Talk

Typing at scale: statically type-checking a large codebase

Friday, May 24

11:00 - 11:30
RoomLasagna
LanguageEnglish
Audience levelIntermediate
Elevator pitch

Once upon a type in Pythonland, we would say: If it looks like a duck, swims like a duck, and quacks like a duck, then it probably is a duck.”

Then the type-checking team started scoring multiple goals. Is type-checking useful in Python? What about existing codebases? Recommendations and pitfalls

Abstract

Once upon a type in Pythonland, we would say: If it looks like a duck, swims like a duck, and quacks like a duck, then it probably is a duck.”

Then the type-checking team started scoring multiple goals. Is type-checking useful in Python? What about existing codebases? Recommendations and pitfalls.

In this talk, we’ll take a look at:

  • why should you typecheck your code? what are the benefits and drawbacks?
  • how can you do that without stopping development, but without chasing an ever-changing target?
  • what are the pitfalls from type checking - can it provide a false sense of security?
  • How to interact with third party libraries?
  • Is static type-checking enough, or do we need to runtime check as well?
  • Is the type checker always right?

This is a case study about how it was done (and is still being done) on a real, large production codebase at Aiven. This is not a theoretical talk - I’ll try explaining what are the major pitfalls, what problems were solved and what problems were introduced by type checking.

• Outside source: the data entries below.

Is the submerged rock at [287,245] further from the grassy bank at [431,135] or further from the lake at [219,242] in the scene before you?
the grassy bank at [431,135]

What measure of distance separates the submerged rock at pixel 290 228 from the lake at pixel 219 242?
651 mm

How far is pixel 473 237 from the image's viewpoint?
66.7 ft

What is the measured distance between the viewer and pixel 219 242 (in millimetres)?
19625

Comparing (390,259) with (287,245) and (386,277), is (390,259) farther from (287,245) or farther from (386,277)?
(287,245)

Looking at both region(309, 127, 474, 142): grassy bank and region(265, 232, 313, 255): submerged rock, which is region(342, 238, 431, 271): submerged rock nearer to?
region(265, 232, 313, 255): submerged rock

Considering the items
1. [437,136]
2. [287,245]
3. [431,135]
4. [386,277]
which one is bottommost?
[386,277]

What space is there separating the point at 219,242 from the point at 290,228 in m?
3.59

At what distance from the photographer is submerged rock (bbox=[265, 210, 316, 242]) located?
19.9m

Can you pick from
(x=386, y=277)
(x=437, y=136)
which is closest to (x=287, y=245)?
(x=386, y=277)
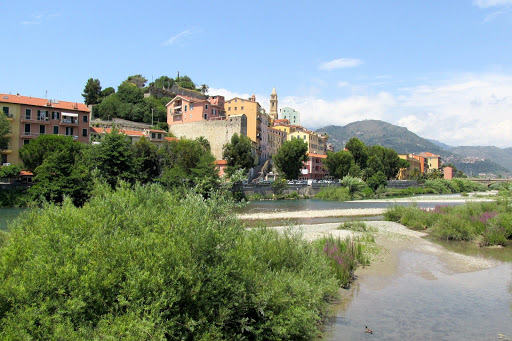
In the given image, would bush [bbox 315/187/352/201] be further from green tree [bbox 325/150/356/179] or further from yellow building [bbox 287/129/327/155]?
yellow building [bbox 287/129/327/155]

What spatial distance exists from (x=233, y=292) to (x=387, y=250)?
47.5 ft

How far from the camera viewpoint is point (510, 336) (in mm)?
10453

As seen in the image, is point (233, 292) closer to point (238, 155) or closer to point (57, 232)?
point (57, 232)

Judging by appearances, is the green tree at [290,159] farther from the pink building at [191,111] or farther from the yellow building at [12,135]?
the yellow building at [12,135]

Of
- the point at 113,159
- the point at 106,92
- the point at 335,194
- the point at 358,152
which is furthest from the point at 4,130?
the point at 358,152

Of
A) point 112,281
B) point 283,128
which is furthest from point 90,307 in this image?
point 283,128

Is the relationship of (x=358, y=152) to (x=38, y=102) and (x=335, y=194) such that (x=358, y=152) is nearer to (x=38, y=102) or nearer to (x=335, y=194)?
(x=335, y=194)

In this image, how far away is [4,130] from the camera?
157ft

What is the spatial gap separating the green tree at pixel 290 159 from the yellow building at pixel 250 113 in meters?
8.27

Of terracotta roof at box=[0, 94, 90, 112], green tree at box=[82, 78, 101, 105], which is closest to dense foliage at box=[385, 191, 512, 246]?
terracotta roof at box=[0, 94, 90, 112]

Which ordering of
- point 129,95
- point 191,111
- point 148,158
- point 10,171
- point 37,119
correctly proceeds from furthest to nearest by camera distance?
point 129,95 → point 191,111 → point 37,119 → point 148,158 → point 10,171

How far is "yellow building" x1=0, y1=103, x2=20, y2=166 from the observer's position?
173ft

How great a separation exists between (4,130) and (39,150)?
5333mm

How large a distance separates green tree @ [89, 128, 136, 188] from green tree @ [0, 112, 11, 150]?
552 inches
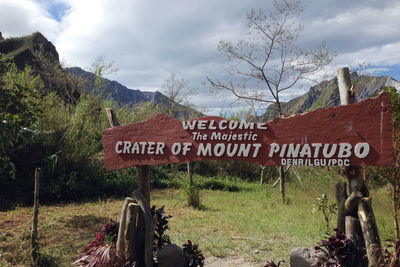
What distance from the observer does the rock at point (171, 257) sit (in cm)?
292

And I’ll finally answer The Big Question: would you do that again?

TagsCase Study, Type-Hinting, Scaling
Participant

Alan Franzoni

I’m an enthusiastic software and technology expert with a soft spot for agile and lean principles.

Part of the Pycon Italy founding team in 2007, and currently working on distributed databases at Aiven.

Programmer, manager, architect, bike lover, dad, husband, and probably something more.